Último poste da série de 11 DE SETEMBRO DE 2021 > Guiné 61/74 - P22532: O nosso livro de visitas (213): Nuno Inácio, filho do nosso camarada Gil da Silva Inácio - "O Gringo" - que foi CMDT do Pel Caç Nat 67 em 1973

terça-feira, 25 de junho de 2019

Guiné 61/74 - P19917: (D)o outro lado combate (50): a morte de 'Guerra Mendes' (Jaime Silva) em Bulel Samba, Buba, em 14 de fevereiro de 1965, na Op Gira - Parte I (Jorge Araújo)


Citação: (1963-1973), "Jaime Silva (Guerra Mendes)", CasaComum.org, Disponível HTTP:http://hdl.handle.net/11002/fms_dc_43473 (2019-4), com a devida vénia.




Jorge Araújo, ex-fur mil op esp / Ranger, CART 3494 
(Xime-Mansambo, 1972/1974); coeditor do blogue; 


GUINÉ: (D)O OUTRO LADO DO COMBATE: A  MORTE DE 'GUERRA MENDES' EM BULEL SAMBA [S2-BUBA], A 14FEV1965, NA OPERAÇÃO "GIRA", UM ANO DEPOIS DE TER SUBSTITUÍDO RUI DJASSI (FAINCAM) NO COMANDO DA "ZONA 8" (QUINARA) POR DECISÃO DO I CONGRESSO DO PAIGC : "HERÓI DA PÁTRIA", TEM HOJE NOME DE RUA EM BISSAU  (Parte I)


1. INTRODUÇÃO

Depois de nas últimas narrativas ter percorrido "um pedaço do inferno", como foi o caso do Xime (*), local de muitas memórias para a vida daqueles que lá viveram durante as diferentes épocas ou períodos, regresso, de novo, à actividade operacional desenvolvida na região de Quínara, no ano de 1965, recuperando alguns acontecimentos que fazem parte da historiografia da Guerra, com recurso, uma vez mais, às informações obtidas "(d)o outro lado do combate", e da sua triangulação com os documentos "oficiais" das NT.

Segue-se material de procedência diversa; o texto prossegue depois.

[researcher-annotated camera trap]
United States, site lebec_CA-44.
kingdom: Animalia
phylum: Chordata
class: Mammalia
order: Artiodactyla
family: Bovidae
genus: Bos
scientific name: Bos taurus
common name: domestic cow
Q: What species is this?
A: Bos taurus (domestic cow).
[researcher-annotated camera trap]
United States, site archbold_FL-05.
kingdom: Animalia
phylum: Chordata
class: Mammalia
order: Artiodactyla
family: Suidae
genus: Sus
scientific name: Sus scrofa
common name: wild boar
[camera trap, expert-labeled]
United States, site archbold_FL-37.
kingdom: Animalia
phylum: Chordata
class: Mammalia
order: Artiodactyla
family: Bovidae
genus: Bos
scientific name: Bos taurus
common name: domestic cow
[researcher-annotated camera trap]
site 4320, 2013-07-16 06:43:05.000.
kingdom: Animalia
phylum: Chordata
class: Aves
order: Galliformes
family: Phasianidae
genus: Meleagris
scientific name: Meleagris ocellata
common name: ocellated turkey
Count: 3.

Como o título acima sugere, o presente texto, que será dividido em duas partes, terá como objecto de análise, o aprofundamento do contexto sócio-histórico que originou a morte do Cmdt da "Zona 8", Guerra Mendes [nome de guerra de Jaime Silva], ocorrida em 14 de Fevereiro de 1965, em Bulel Samba [S2-Buba], dois anos depois do início do conflito e um ano após ter substituído Rui Demba Djassi «Faincam», morto em 24 de Abril de 1964 na península de Gampará [P19532 e P19536], durante a «Operação Alvor». (**)


2. SUBSÍDIO HISTÓRICO DAS ACÇÕES DE 'GUERRA MENDES' APÓS SUBSTITUIR RUI DJASSI NO COMANDO DA ZONA 8 (QUINARA)  (***)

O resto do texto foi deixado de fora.